REQUIREMENTS:
- A) Set down the passage on Murdoch and News Corp. word for word, taking everything from "Perhaps right here" down to "His perceptual apparatus?".
- B) Summarize the passage on Murdoch and News Corp. in two sentences.
- C) Answer these questions using the passage on Murdoch and News Corp.:
(i) With which company did Time, Inc., merge in 1989?
(ii) What did Disney buy in 1995?
(iii) What is expected to transform the entertainment and information marketplace?

EXCERPT PROVIDED:
Now, something is happening in the business zeitgeist that must have surprised even him. Instead of Murdoch and News Corp. representing all that has gone wrong with media concentration in the 1980s—just do a deal, any deal—it turns out to represent what’s inevitable. Time, Inc., has followed News Corp. into conglomeration in 1989 by merging with Warner Communications. In 1993, Sumner Redstone at Viacom, aping Murdoch, buys Paramount. In 1995, Disney joins in by buying ABC. The Murdoch hypothesis, or the Murdoch opportunism, or the Murdoch way, has been accepted. News Corp., which in the harsh year of 1990 seemed to be nothing more than a collection of deals that would have to be unwound and undone, is suddenly emerging as a state-of-the-art media play.
Still, he has no money. At least, not enough for the geopolitical business moves he wants—needs—to be making.
He is, all of a sudden, oddly, thinking about technology. Or not so much thinking about technology as thinking big. In this instance, the entertainment and information marketplace is going to be transformed by unprecedented shifts in distribution control thanks to technology.
Perhaps right here it is most necessary to address the central question of his intelligence, of its nature, and of its depth. Does he understand? What does he understand? How does he put two and two together? How has he figured this out? What has he figured out? What are his analytic abilities? His perceptual apparatus?

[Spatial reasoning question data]
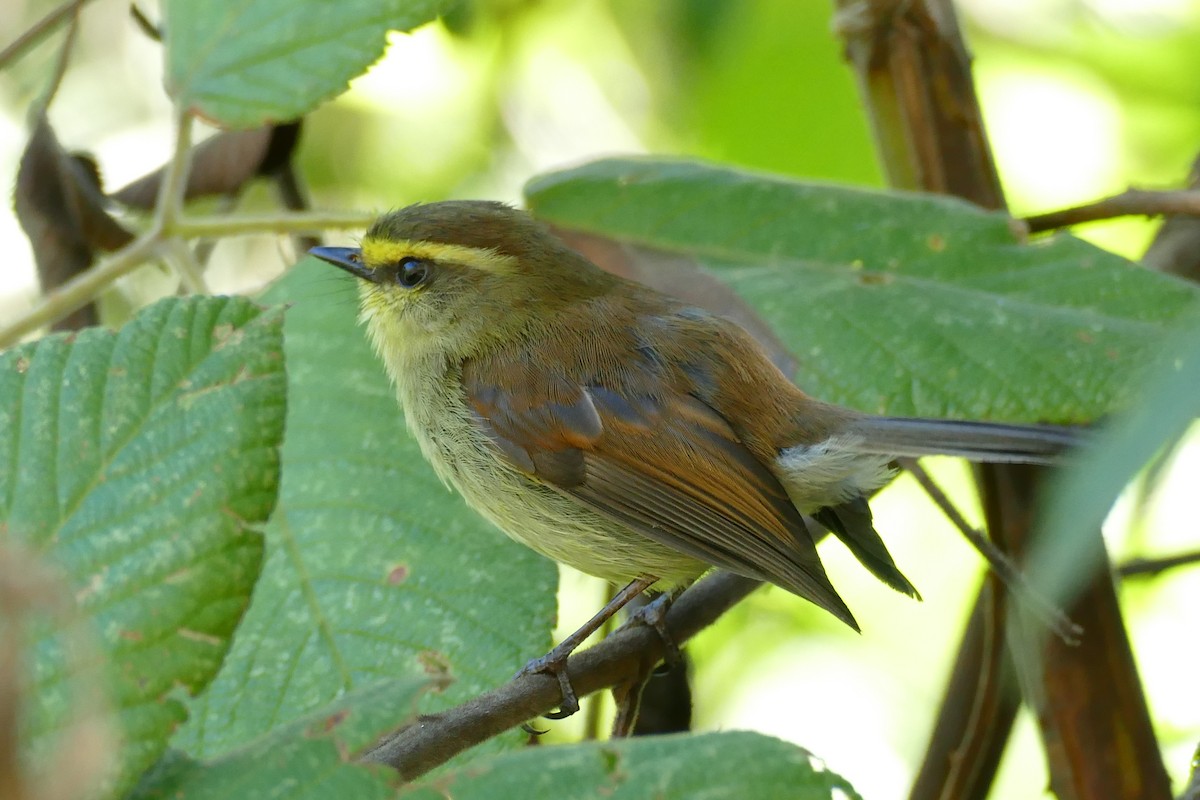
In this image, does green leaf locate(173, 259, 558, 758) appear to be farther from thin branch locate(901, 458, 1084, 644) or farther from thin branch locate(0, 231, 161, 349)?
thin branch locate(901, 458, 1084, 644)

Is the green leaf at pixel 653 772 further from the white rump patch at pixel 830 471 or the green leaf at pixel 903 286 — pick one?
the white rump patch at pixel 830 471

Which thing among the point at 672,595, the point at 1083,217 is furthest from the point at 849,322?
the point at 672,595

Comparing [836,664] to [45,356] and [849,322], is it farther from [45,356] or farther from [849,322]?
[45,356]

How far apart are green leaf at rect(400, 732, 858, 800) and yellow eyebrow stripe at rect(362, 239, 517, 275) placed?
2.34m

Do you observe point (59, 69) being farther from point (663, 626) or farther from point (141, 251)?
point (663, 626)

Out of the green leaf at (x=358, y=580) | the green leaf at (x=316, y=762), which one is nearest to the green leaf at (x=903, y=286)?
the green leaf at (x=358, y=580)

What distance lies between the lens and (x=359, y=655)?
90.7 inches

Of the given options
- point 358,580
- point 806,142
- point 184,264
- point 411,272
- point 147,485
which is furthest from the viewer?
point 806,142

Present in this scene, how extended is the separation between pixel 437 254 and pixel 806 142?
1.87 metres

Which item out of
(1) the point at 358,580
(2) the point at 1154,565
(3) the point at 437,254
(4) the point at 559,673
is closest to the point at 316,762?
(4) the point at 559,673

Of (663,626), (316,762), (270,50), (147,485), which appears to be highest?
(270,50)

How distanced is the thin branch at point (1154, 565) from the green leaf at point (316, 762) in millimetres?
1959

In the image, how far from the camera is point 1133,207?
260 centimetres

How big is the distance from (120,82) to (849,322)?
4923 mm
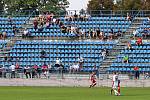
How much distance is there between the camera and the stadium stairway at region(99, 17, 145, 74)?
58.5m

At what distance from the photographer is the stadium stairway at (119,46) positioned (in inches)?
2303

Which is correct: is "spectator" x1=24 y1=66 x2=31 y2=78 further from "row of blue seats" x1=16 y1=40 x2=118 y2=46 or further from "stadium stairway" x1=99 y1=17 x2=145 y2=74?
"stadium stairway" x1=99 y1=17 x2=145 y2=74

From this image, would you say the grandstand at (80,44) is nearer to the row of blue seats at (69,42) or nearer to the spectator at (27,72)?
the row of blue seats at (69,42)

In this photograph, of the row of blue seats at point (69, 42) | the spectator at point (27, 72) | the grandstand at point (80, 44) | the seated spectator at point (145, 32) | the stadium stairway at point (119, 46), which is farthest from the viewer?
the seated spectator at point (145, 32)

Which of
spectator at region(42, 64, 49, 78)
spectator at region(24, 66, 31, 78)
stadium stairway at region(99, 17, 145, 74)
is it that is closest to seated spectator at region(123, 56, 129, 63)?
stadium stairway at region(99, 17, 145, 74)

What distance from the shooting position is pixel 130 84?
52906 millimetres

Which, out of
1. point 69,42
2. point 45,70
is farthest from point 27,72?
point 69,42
--
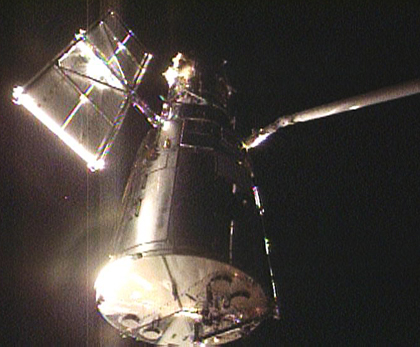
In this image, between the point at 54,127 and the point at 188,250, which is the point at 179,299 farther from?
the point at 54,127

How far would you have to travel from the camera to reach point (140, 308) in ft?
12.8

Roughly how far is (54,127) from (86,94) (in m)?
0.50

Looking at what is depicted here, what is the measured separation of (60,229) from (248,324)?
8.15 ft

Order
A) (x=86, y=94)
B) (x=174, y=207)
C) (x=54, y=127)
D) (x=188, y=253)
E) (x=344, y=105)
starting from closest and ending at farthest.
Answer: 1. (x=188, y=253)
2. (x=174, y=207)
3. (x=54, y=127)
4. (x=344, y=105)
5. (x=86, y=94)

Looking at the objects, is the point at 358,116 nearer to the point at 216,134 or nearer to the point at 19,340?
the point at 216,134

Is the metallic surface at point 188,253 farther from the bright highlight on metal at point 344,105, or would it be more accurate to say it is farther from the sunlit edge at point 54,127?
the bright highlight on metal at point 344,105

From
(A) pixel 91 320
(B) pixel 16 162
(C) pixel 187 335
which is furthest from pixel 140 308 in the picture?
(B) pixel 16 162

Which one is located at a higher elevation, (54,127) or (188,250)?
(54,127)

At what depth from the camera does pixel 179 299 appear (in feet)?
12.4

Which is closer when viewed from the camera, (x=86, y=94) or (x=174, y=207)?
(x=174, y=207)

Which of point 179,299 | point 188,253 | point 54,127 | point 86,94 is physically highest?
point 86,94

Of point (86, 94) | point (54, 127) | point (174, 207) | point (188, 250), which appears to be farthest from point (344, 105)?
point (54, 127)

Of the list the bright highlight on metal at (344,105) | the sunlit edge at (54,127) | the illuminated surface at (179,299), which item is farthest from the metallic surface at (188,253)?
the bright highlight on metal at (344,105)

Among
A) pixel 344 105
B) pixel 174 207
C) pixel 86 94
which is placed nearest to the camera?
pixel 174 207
* * *
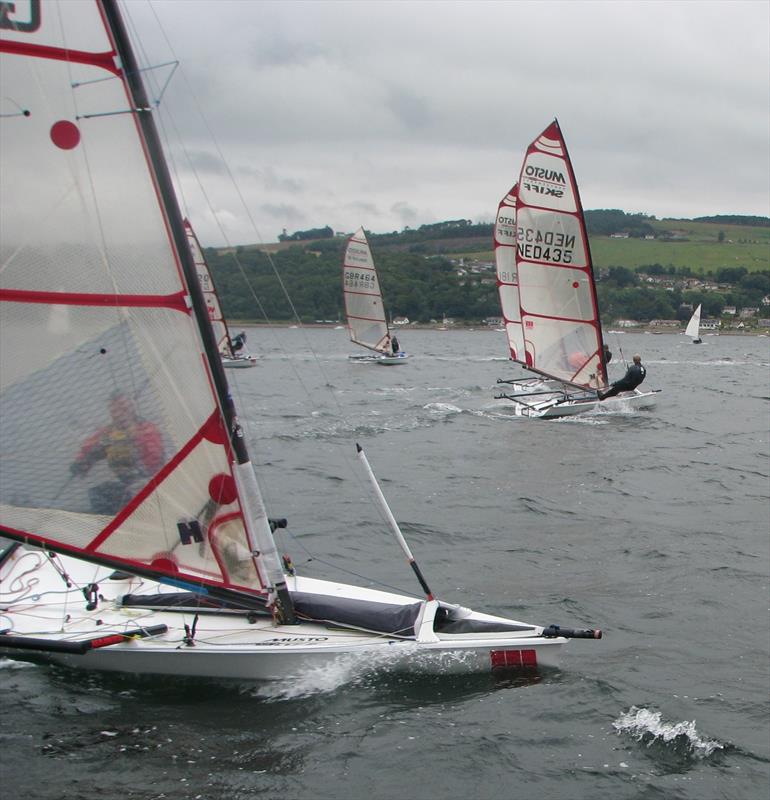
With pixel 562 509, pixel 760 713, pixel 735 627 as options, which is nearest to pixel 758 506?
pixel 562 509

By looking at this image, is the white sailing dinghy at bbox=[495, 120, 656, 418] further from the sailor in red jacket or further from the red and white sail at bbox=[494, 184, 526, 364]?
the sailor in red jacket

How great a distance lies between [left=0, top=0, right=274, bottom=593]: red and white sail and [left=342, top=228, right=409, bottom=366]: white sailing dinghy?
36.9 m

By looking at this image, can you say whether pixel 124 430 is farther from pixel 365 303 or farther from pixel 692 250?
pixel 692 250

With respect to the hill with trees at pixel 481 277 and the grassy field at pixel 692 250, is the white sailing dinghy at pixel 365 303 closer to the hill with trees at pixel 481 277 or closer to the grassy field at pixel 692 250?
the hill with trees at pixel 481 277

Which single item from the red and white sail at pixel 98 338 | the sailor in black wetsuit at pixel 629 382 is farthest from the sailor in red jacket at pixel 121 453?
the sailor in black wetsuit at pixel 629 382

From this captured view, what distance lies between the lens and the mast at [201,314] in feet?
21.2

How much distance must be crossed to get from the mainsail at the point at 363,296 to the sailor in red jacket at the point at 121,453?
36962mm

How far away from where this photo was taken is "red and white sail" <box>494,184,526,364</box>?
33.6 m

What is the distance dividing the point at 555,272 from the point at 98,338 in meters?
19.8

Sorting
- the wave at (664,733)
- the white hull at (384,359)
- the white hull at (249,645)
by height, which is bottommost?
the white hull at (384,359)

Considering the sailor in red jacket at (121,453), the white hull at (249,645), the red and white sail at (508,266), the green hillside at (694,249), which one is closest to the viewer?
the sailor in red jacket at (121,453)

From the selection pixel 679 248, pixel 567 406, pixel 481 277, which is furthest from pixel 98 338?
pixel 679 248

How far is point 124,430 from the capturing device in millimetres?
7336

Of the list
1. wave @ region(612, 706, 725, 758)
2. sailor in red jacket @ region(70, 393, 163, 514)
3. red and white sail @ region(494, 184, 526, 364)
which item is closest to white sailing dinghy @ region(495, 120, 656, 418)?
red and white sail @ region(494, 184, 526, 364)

ANSWER LIST:
- A)
Perhaps right here it is most necessary to address the central question of his intelligence, of its nature, and of its depth. Does he understand? What does he understand? How does he put two and two together? How has he figured this out? What has he figured out? What are his analytic abilities? His perceptual apparatus?

- B) As Time, Inc., Viacom and Disney followed News Corp. into conglomeration, the Murdoch way came to be accepted, and News Corp. began to look like a state-of-the-art media play. He still lacked the money for the moves he wanted, though, and he began thinking big about how technology would transform the entertainment and information marketplace through shifts in distribution control.

- C)
(i) Warner Communications
(ii) ABC
(iii) Unprecedented shifts in distribution control, made possible by technology